前回藤井聡太五段(当時)が史上最年少(15歳6カ月)での全棋士参加棋戦優勝を成し遂げた朝日杯将棋オープン戦の第12回本戦が1月19日、名古屋市「ポートメッセなごや」で行われる公開対局で開幕します。

藤井七段、連覇へまずは1回戦!

朝日杯は持ち時間がそれぞれ40分、使い切ったら1分未満での着手が求められる早指し棋戦。タイトル戦以外で一番持ち時間の多い順位戦の6時間と比べるとだいぶ少ないですが、その分、スピーディーかつスリリングな対局が楽しめます。また、準決勝、決勝が公開対局で行われるのも大きな特徴で、プロ棋士の真剣勝負を間近で観戦することができます(※チケットが必要です)。前回は藤井七段の地元である愛知県名古屋市の「ポートメッセなごや」で1回戦、2回戦の一部も公開され、今回も同じように、藤井七段の対局を含めた全6対局が公開されます。
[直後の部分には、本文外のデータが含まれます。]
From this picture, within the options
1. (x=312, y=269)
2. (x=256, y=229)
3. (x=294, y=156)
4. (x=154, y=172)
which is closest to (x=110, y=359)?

本戦は16人によるトーナメントで、19日、20日はトーナメント表(画像)の右半分の対局が行われてベスト4に進出する棋士が2人決まります。

  • ビッグネームがズラリ。第12回朝日杯将棋オープン戦本戦トーナメント表

まず19日は、久保利明王将―屋敷伸之九段戦、行方尚史八段―菅井竜也七段戦、両対局の勝者同士による対局が行われます。

  • 左上から久保王将、屋敷九段、行方八段、菅井七段

20日には佐藤天彦名人―糸谷哲郎八段戦、稲葉陽八段―藤井聡太七段戦、両対局の勝者同士による対局が行われます。

  • 左上から糸谷八段、佐藤名人、藤井七段、稲葉八段

佐藤名人、久保王将の現タイトルホルダーを筆頭に強豪ばかりが並ぶ厳しい戦いとなっています。激戦を勝ち抜き、準決勝に進む2人が誰になるのか、まったく予測がつきません。

ご存じの通り、前回は藤井五段が時の名人・竜王を連破し、決勝で広瀬八段も倒し、皆をあっと言わせる優勝劇! 前々回第10回も、タイトルホルダーが名を連ねる中、新鋭・八代弥五段が一気の駆け抜けを見せています(※段位・肩書はいずれも当時)。若手の優勝が続く本棋戦で、今回栄光を手にするのは果たして誰になるのでしょうか。

対局の模様は、AbemaTV、朝日新聞デジタル、将棋連盟ライブ中継でご覧いただけます。持ち時間の長い対局はずっと見ていられないというライトな「観る将棋ファン」の方でも、持ち時間40分のこの棋戦であれば興奮している間に対局が終わりますのでおすすめです。ぜひご観戦ください。